Three Democratic U.S. lawmakers asked the head of ConocoPhillips for more information about a month-old natural gas leak from an oilfield in northern Alaska and implications for its nearby project on public lands.

U.S. Representative Raul Grijalva, the chairman of the House Committee on Natural Resources, and two other Democrats sent a letter to Ryan Lance, the chairman and CEO of ConocoPhillips, asking why it took a month to identify the leak at its Alpine field and control it.

More than 7.2 MMcf of natural gas, the main component of which is the potent greenhouse gas methane, escaped from the oilfield, the company and regulators said this month.

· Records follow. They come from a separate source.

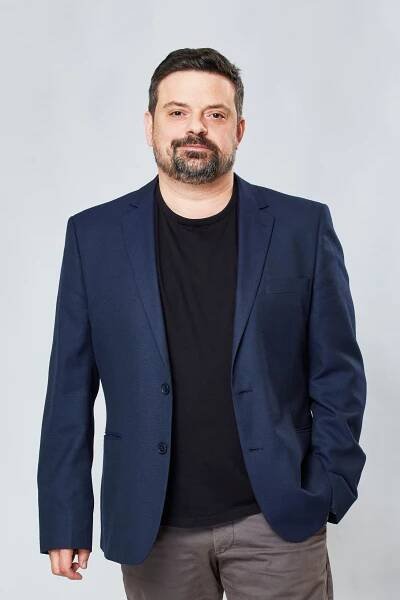 Filip Rajmont: Po smrti nebudu nikoho strašit, protože jsem línej. A budu línej i jako duch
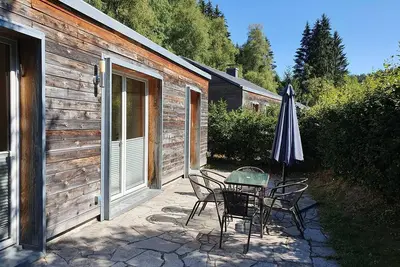 Image de Vacation home 2 standard rate - Naturcamp Meyersgrund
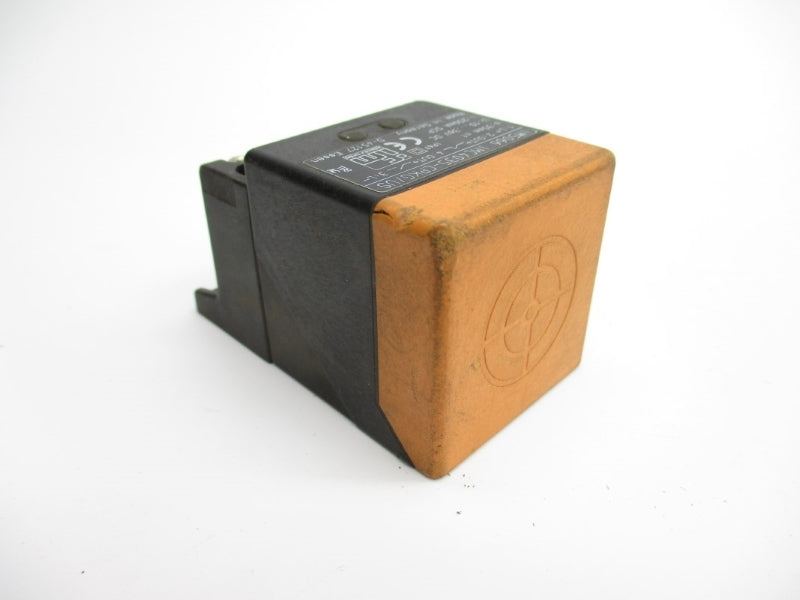 IFM EFECTOR IMC4035-CPKG/US IM5066 10-36VDC UNMP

The leak temporarily cut oil production at Alpine, one of the largest conventional onshore oil fields developed in North America in the past 25 years, by about a third. Trace amounts of gas may continue to escape from the site, ConocoPhillips said in a video.

The lawmakers also asked why the company temporarily evacuated about 300 of its own personnel even as it publicly denied the leak was a threat to human health and safety.

"How close was this leak to becoming something more severe such as a blowout or explosion?" the lawmakers said in the letter.

Citing reports that the primary source of the leak was a well that was not fully cemented, they asked, "Is it standard industry practice to build wells that are not fully cemented?"

Grijalva asked ConocoPhillips what the leak's implications are for its proposed Willow project inside the National Petroleum Reserve-Alaska, a 23 million-acre (9.3 million-hectare) area on Alaska's North Slope that is the largest tract of undisturbed public land in the U.S. Grijalva's committee has jurisdiction over oil and gas resources on public lands.

Dennis Nuss, a company spokesperson, said ConocoPhillips is reviewing the letter and that Willow has undergone "extensive environmental and permitting reviews" that began in 2018.

After peaking at more than 2 MMbbl/d of crude production in 1988, Alaska's oil output has been waning, hurt by reduced investment and better opportunities in the shale fields in other states. In 2021, the state produced just 437,000 bbl/d, according to the U.S. Energy Information Administration.

The Willow project holds an estimated 600 MMbbl of oil, or more than the amount currently held in the U.S. Strategic Petroleum Reserve, the country's emergency supply stored in caverns along the Gulf Coast.